L'Osce: "Le accuse dell'Ucraina alla Russia sono false"
Una parziale conferma arriva dagli stessi separatisti: Aleksandr Zakharenko, primo ministro dell'autoproclamata Repubblica popolare di Donetsk, ha ammesso esplicitamente che non ci sono solo volontari a combattere ma anche personale militare dalla Russia, senza il cui aiuto sarebbe stato estremamente difficile fronteggiare l'esercito ucraino. Nel frattempo a Donetsk i filo-russi hanno denunciato che 11 civili sono morti e 22 sono rimasti feriti nei bombardamenti di artiglieria pesante. L'intervento russo, tuttavia, non può dirsi massiccio e ad ammetterlo è stato lo stesso Osce, che ha risposto alle sollecitazioni di Kiev: "Le accuse relative alla presenza di migliaia di militari russi e mezzi corazzati era falsa la scorsa settimana e lo è anche adesso".
L'Ucraina: "Chiediamo il sostegno militare dell'UE"

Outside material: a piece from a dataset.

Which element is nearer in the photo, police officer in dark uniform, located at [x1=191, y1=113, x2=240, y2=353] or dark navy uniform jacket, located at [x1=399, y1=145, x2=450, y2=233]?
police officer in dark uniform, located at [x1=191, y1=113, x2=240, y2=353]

In questo quadro l'Ucraina – tramite il suo ambasciatore presso l'Unione Europea – ha chiesto a Bruxelles l'immediata assistenza militare su larga scala. Non solo, Kiev cerca anche di coinvolgere le Nazioni Unite e Petro Poroshenko, dopo aver annullato una visita di stato in Turchia, si presenterà personalmente al consiglio di sicurezza dell'Onu: "Il mondo deve dare una valutazione del serio aggravarsi della situazione in Ucraina", ha detto. Anche il primo ministro ucraino Arseni Iatseniuk ha chiesto ai paesi membri del Consiglio di sicurezza dell’Onu (di cui fa parte anche la Russia) di convocare una seduta straordinaria dopo gli ultimi avvenimenti nell’Ucraina sudorientale: "La Russia ha notevolmente rafforzato la sua presenza militare in Ucraina", ha dichiarato Iatseniuk durante l’incontro a Kiev con rappresentanti della diaspora ucraina nel mondo. Il capo del governo ucraino ha chiesto ai paesi occidentali di congelare i conti russi fino a quando Mosca non ritirerà le sue truppe dal paese. "Le sanzioni introdotte finora non hanno dato risultati. Per contenere l’aggressione russa bisogna considerare l’introduzione di sanzioni per congelare i fondi russi e fermare tutte le transazioni bancarie della Federazione russa nei paesi dell’Ue, del G7 e negli Usa".